You could tell by the din that the RSA Conference in San Francisco this week is the largest enterprise IT security confab in the world. The fact that several prominent breaches over the last year have shaken the C-suite out of its ostrichlike complacency clearly turned the volume up on this show all the way to eleven. So now money seems to be flowing into IT security like never before, adding to the commotion.
The big question: with all this security gear from the many hundreds of vendors exhibiting at the conference, each trying to get their message heard above the clamor, why do the hackers appear to be winning? Clearly, tools aren’t enough – even when they’re arguably better than ever.
Regardless, the RSA Conference is largely about the tools and technologies – where each tool addresses some corner of the security sphere. Here are my picks for some of the most interesting (in alphabetical order, so as not to play favorites). Are they sufficient? You be the judge.
CA Technologies / As the largest vendor on this list, CA Technologies was predictably showing off a number of security products. The one tool that caught my eye is their secure API management tool, which joined the CA family through the 2013 Layer 7 Technologies acquisition. Today, this product has moved well beyond its XML appliance roots to a user-friendly tool for handing all the security around APIs, so that developers don’t have to worry about the nuts and bolts when publishing their software interfaces.
Certes Networks / Once hackers penetrate a corporate network, they typically sneak around from place to place, seeking further vulnerabilities until they happen upon their goal, which is typically data they’d like to steal. Certes Networks aims to slow down this behavior by leveraging sophisticated encryption to compartmentalize the network. Different segments of the LAN or WAN have separate keys, preventing hackers from moving around easily.
Contrast Security – Contrast Security takes a page out of the agent-oriented playbook of Application Intelligence vendors like AppDynamics and New Relic, leveraging agents scattered about the network to identify vulnerability patterns in code. Customers primarily use contrast security for development and test environments that leverage Java, .Net, and Adobe Systems Cold Fusion languages, but the technology also works in the production environment. The Contrast Security plugin for Eclipse will alert developers when they introduce vulnerabilities that might allow common attacks like SQL injection, thus preventing those vulnerabilities from reaching the production environment in the first place.

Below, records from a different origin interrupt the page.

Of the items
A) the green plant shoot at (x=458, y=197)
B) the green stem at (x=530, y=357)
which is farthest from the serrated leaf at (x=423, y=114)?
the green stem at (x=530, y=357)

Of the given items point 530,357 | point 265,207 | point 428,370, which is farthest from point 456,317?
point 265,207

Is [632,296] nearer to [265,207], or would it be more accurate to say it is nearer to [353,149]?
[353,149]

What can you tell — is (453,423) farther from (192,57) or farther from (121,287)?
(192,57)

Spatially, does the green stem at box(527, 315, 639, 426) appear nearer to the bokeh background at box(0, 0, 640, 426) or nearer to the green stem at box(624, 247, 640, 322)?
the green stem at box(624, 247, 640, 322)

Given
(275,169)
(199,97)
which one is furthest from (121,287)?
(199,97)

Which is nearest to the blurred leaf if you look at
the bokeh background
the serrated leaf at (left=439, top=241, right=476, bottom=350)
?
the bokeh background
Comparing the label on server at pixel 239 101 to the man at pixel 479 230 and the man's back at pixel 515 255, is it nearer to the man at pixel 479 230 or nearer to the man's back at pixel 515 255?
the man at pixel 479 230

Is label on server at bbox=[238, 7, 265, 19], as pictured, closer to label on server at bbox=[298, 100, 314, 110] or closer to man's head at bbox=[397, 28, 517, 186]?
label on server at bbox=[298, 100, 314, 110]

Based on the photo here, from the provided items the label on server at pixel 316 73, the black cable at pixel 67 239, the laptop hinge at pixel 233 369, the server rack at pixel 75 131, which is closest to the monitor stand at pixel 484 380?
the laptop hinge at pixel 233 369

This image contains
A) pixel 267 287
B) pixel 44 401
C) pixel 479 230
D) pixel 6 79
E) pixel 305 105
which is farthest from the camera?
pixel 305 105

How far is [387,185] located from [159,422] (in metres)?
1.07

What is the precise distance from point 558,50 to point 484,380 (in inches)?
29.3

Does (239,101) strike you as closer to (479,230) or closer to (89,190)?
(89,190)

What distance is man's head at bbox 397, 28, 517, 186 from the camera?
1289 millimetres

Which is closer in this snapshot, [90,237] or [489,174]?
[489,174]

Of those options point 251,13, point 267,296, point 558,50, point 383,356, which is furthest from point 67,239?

CrowdStrike – CrowdStrike is one of a handful of vendors who seek to detect adversaries once they’re already on your network by uncovering indicators of attack (IOA) and indicators of compromise (IOC). These indicators are essentially breadcrumbs that hackers leave behind as they probe for vulnerabilities. The trick to detecting them is that individually they may not raise red flags, so tools like CrowdStrike must look for suspicious patterns – at least until the hackers figure out how to avoid leaving breadcrumbs.